--- SOURCE TEXT ---
** start **

The Swedish singer Regina Lund is shocked. Youtube decided namely to stop her music video for the single “I’m invisible”. The reason? In the video, Regina Lund uses her naked body to become visible in the infotainment arena, expecting to reach larger audiences and make more money.
- I think I’m mature enough to use my naked body as a means of expression. My body is just a tool to prove something. I am a female Jesus, crucified naked at the end of the video. There are, after all, naked men, naked Jesus statues in churches worldwide, says the singer to the tabloid Expressen.
It’s really that simple? That a 42 years old European woman has the right to assert her own body, confiscate it or make it a public commodity whenever she wishes it and for any reason?
As Foucault stated 1977: “The body is molded by a great many distinct regimes; it is broken down by the rhythms of work, rest and holidays; it is poisoned by food or values, through eating habits or moral laws; it constructs resistances.” (Foucault: A Critical Reader)
Regina Lund’s mouth-watering, naked body, like all bodies, is specifically marked by its existence and her particular habits, predilections and misadventures. Her body remembers and creates everyday unique memories.
Regina Lund wants us to believe that she with the video is claiming power and self-determination; that she, by embodying the icon of the male, naked Jesus, is attempting to stress women’s control over their bodies and sexualities.

** end **

--- DATA SHOWN ---
** start **

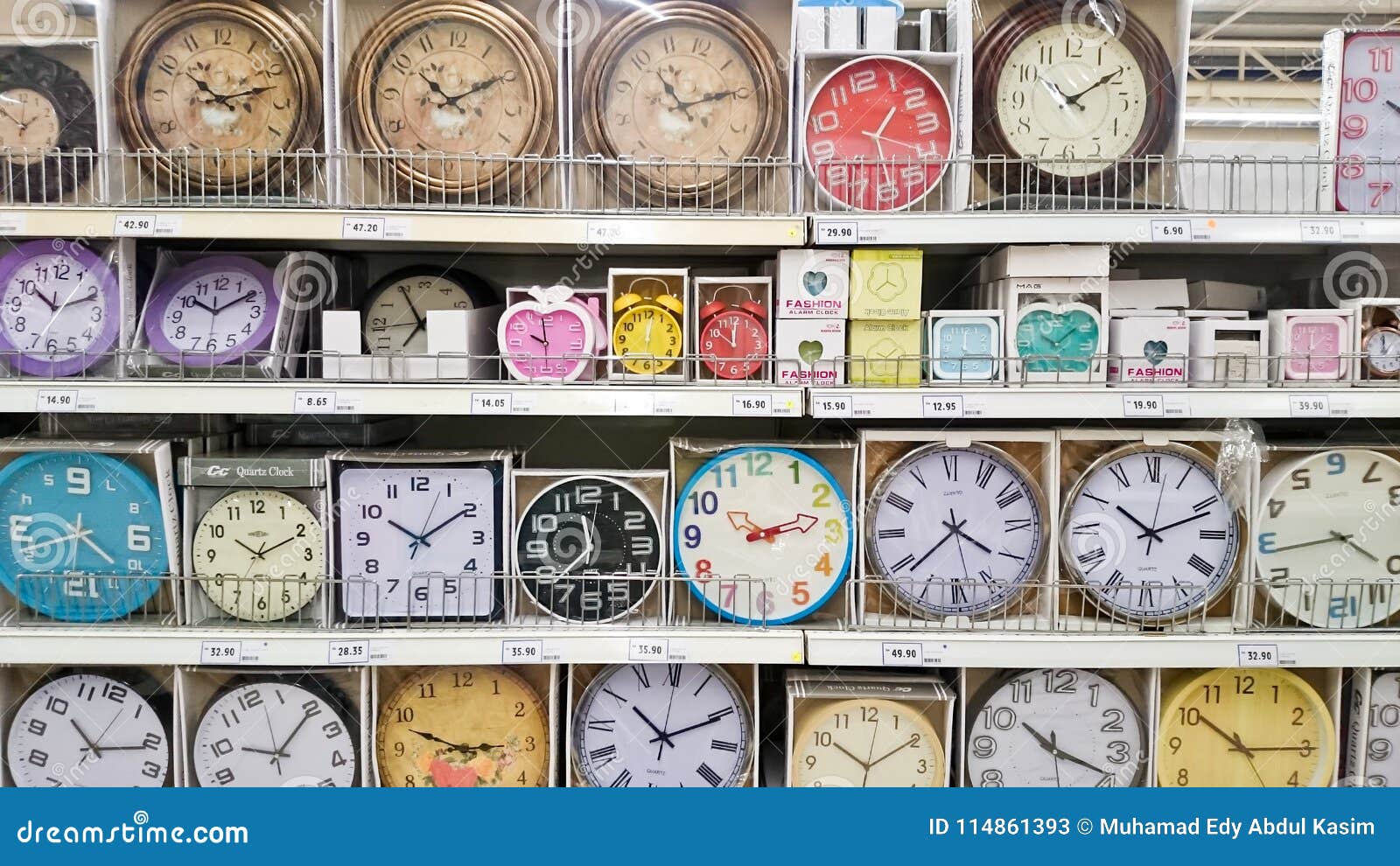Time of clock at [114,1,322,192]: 10:12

** end **

--- WHAT TO DO ---
1. According to the Foucault quotation in the piece about Regina Lund's music video, which rhythms break down the body? List each one.
2. Quote the piece about Regina Lund's music video, starting with "As Foucault stated" and going on through "bodies and sexualities.".
3. Extend the piece about Regina Lund's music video past its last sentence.
The listing has no connection to the piece about Regina Lund's music video.

--- OUTPUTS ---
1. Work, rest, holidays

2.
As Foucault stated 1977: “The body is molded by a great many distinct regimes; it is broken down by the rhythms of work, rest and holidays; it is poisoned by food or values, through eating habits or moral laws; it constructs resistances.” (Foucault: A Critical Reader)
Regina Lund’s mouth-watering, naked body, like all bodies, is specifically marked by its existence and her particular habits, predilections and misadventures. Her body remembers and creates everyday unique memories.
Regina Lund wants us to believe that she with the video is claiming power and self-determination; that she, by embodying the icon of the male, naked Jesus, is attempting to stress women’s control over their bodies and sexualities.

3.
As a middle-aged man, I of course appreciate the erotic appeals in her video. I’m glad for her willingness to satisfy my needs by letting me watch over and over such a blissful loss of self.
But even so, it’s difficult for me to understand how a woman like Regina Lund, equipped to control her sexual and financial economies, in order to make money reduces her body, that adorable, private surface of libidinal and erotogenic intensity, into a purchasable, public commodity?
All women do not need to be feminists. And I do not expect Regina Lund to be that. But a middle-aged, literate woman, who besides singing also writes poems and plays theatre, should know when she is constructing the image of the female body as a spectacle. She should understand the social and political practices that have constructed her astonishing, naked body and the meaning of it in the public sphere.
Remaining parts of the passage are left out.